Starting with the line that contains "What is the measurable", set down each line through the end of the entries below, exactly and with nothing added.

>> start Data provided

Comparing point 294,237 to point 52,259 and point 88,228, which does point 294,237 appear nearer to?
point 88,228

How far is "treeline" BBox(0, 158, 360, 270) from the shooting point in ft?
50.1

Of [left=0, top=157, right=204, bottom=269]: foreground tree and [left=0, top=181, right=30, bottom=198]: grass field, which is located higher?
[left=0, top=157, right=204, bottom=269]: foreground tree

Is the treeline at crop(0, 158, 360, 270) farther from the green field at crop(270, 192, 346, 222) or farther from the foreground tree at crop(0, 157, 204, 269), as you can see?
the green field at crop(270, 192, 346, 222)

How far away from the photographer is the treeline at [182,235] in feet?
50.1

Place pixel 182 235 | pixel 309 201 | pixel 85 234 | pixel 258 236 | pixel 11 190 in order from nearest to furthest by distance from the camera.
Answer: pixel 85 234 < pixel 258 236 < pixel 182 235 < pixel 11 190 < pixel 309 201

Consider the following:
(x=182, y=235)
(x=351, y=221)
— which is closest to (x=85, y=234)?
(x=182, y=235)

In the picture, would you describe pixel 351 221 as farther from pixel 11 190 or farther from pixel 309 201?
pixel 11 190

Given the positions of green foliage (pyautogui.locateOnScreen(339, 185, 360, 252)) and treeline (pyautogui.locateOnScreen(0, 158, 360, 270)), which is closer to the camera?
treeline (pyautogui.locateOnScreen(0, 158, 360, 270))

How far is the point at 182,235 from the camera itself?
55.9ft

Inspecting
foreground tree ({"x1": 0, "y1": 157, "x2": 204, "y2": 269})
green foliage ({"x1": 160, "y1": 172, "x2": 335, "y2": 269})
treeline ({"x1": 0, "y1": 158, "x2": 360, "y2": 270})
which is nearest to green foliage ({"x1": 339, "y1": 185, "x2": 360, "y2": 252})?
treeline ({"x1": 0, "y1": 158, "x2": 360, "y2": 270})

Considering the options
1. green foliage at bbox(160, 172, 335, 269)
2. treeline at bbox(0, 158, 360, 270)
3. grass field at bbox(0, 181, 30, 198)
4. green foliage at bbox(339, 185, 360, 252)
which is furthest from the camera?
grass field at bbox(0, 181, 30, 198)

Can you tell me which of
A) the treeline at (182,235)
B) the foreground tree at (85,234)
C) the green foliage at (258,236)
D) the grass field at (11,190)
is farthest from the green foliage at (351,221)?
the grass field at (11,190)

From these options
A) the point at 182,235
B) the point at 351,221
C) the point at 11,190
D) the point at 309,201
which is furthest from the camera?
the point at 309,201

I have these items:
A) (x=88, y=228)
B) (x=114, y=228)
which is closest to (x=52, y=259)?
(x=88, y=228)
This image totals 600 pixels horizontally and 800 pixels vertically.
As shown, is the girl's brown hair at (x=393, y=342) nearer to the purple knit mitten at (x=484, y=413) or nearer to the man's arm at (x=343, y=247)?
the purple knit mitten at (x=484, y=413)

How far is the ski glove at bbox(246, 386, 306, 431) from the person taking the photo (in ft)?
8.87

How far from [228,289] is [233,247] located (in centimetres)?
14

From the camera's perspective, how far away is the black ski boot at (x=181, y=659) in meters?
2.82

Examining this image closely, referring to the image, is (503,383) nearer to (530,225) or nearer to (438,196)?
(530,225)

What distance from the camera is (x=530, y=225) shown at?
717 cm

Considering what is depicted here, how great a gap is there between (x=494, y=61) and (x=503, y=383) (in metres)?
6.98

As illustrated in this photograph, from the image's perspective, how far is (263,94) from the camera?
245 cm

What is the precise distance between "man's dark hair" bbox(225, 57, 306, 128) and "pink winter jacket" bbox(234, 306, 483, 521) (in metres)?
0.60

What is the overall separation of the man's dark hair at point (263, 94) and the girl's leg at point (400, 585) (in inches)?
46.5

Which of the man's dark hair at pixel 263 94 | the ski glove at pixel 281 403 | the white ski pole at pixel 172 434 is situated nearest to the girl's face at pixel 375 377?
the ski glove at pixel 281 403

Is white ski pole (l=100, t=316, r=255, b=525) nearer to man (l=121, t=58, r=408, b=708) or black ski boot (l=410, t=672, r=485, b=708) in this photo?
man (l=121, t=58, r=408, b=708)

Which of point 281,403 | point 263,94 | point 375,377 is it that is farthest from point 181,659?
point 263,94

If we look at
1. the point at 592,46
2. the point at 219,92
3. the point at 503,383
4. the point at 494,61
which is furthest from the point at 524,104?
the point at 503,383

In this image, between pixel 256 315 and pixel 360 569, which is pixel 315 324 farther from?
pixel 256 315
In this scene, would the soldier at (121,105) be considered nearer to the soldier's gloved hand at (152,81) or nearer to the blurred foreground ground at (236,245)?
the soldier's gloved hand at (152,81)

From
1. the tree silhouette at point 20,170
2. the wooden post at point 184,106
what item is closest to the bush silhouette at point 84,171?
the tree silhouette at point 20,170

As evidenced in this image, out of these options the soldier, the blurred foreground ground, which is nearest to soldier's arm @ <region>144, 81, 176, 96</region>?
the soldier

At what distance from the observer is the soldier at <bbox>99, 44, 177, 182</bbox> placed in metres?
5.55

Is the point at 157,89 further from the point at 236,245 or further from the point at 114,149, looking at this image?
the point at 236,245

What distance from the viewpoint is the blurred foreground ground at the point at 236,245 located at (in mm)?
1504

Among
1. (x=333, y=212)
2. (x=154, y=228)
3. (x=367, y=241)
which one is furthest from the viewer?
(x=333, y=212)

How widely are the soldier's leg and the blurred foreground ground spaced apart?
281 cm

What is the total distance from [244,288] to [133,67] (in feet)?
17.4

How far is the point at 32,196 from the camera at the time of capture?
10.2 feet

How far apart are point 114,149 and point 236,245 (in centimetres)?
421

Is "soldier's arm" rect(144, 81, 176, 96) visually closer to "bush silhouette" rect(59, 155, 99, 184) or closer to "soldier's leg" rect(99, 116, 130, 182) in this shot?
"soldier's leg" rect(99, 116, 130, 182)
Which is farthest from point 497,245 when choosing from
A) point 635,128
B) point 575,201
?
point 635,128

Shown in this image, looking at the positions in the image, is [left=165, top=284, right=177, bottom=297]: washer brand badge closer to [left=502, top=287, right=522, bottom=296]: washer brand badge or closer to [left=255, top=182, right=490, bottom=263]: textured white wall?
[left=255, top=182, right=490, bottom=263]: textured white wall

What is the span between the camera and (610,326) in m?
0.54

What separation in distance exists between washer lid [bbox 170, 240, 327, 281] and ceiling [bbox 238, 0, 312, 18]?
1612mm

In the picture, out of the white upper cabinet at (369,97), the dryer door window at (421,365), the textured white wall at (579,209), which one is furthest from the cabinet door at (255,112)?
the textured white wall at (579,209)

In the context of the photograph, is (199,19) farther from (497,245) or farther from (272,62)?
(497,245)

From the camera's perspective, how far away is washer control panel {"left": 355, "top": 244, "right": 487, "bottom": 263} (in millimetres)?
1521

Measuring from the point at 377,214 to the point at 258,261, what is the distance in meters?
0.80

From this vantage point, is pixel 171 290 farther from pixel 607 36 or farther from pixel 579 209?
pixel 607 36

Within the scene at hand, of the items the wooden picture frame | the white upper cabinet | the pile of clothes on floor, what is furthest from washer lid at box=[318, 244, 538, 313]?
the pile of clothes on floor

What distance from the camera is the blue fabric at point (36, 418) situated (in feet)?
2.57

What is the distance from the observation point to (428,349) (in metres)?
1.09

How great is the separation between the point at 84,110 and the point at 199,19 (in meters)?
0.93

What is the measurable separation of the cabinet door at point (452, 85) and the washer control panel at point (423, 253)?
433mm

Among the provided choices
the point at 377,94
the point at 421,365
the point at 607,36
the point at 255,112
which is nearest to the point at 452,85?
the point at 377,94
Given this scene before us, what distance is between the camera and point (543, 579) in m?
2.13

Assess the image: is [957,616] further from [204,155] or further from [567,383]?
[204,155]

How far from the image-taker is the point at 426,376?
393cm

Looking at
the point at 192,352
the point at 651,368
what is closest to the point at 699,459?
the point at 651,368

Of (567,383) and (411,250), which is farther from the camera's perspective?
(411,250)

>> end Data provided

# [Exercise solution]
What is the measurable separation of the cabinet door at point (452, 85) and the washer control panel at point (423, 253)?
433mm

Among the provided choices
the point at 377,94
the point at 421,365
the point at 607,36
the point at 255,112
which is nearest to the point at 452,85?
the point at 377,94
Given this scene before us, what distance is between the camera and point (543, 579) in m?
2.13

Assess the image: is [957,616] further from [204,155] or further from [567,383]?
[204,155]

How far from the image-taker is the point at 426,376?
393cm

Looking at
the point at 192,352
the point at 651,368
what is closest to the point at 699,459?
the point at 651,368

Of (567,383) and (411,250), which is farther from the camera's perspective?
(411,250)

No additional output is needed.